Dia menyalahkan perang Rusia dan Ukraina yang sudah berlangsung selama tiga bulan sebagai penyebab lonjakan harga minyak global, yang telah memukul banyak negara termasuk Filipina.

Sementara menekankan dia tidak mengutuk presiden Rusia, pria yang jabatannya akan digantikan oleh anak diktator Ferdinand Marcos (Bongbong) ini tidak setuju dengan pelabelan invasi Putin sebagai "operasi militer khusus.”

Menurutnya itu benar-benar perang skala penuh yang dilancarkan melawan "negara berdaulat."

“Banyak yang mengatakan bahwa Putin dan saya sama-sama pembunuh. Saya sudah lama memberi tahu Anda orang Filipina bahwa saya benar-benar membunuh.
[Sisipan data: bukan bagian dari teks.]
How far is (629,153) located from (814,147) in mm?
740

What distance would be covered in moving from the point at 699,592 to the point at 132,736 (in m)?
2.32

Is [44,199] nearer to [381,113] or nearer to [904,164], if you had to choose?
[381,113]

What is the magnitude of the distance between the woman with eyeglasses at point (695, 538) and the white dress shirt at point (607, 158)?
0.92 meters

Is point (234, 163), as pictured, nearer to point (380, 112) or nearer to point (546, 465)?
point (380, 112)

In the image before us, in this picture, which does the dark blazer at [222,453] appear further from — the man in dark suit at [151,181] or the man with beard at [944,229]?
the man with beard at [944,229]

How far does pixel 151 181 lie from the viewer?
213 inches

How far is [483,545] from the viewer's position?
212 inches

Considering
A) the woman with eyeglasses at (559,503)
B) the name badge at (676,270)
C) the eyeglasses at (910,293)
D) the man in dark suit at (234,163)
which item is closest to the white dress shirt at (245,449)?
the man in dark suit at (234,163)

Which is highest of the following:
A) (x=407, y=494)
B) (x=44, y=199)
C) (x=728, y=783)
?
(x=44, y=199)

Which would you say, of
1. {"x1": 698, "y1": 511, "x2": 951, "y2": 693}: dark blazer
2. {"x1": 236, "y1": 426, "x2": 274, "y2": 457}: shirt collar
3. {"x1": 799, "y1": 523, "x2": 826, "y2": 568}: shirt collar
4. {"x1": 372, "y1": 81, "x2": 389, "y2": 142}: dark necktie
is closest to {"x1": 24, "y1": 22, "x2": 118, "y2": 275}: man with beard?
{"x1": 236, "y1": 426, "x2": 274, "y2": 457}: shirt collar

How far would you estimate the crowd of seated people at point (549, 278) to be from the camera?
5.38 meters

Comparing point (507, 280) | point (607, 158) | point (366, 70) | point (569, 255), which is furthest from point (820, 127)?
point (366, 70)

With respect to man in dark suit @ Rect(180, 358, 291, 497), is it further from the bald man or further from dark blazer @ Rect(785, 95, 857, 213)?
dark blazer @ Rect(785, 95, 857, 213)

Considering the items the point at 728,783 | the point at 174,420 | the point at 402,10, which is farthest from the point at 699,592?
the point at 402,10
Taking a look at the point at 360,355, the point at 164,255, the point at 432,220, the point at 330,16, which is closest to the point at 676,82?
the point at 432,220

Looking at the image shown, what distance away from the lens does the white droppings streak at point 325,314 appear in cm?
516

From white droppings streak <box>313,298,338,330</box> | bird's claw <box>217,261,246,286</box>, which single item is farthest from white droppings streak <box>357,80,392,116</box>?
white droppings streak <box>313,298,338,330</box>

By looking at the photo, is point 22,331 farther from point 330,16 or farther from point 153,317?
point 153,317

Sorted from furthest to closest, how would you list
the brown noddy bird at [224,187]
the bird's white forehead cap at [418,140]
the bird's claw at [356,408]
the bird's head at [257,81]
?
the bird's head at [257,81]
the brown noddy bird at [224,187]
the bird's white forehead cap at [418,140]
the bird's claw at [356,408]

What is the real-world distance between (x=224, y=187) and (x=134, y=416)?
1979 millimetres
Tapi saya membunuh penjahat, saya tidak membunuh anak-anak dan orang tua," kata Duterte dalam pertemuan mingguan yang disiarkan televisi dengan pejabat penting Kabinet.

“Kita berada di dua dunia yang berbeda,” tegasnya sebagaimana dilansir AP pada Selasa (24/5/2022).

Baca juga: [POPULER GLOBAL] Sri Lanka Cuma Punya Stok Bensin untuk Sehari | Taktik Anak Diktator Bisa Menang Pilpres Filipina

Tuntutan Pengadilan Kriminal Internasional

Duterte, yang akan mundur pada 30 Juni ketika masa jabatan enam tahunnya yang penuh gejolak berakhir, telah memimpin tindakan keras anti-narkoba brutal, yang menewaskan lebih dari 6.000 tersangka yang sebagian besar kasus kecil.

Kelompok-kelompok hak asasi manusia mengungkap jumlah korbannya jauh lebih tinggi, dan mengatakan orang-orang yang tidak bersalah, termasuk anak-anak, telah tewas dalam kampanye yang Duterte janjikan untuk terus berlanjut hingga hari terakhirnya menjabat.

Pembunuhan kampanye narkoba besar-besaran yang belum pernah terjadi sebelumnya itu mendorong dibukanya penyelidikan oleh Pengadilan Kriminal Internasional, sebagai kemungkinan kejahatan terhadap kemanusiaan.

Duterte bahkan sudah memperkirakan lebih banyak tuntutan hukum bisa ditujukan kepadanya atas kematian kasus narkoba, ketika kepresidenannya berakhir.

Duterte dan pejabat kepolisiannya membantah memberikan sanksi pembunuhan di luar proses hukum, dalam kampanye melawan obat-obatan terlarang di Filipina.

Tetapi dia telah secara terbuka mengancam tersangka narkoba dengan kematian.

Dia juga berupaya kembali menerapkan hukuman mati di negara Katolik Roma terbesar di Asia itu, untuk mencegah pengedar narkoba dan penjahat lainnya, walaupun itu gagal.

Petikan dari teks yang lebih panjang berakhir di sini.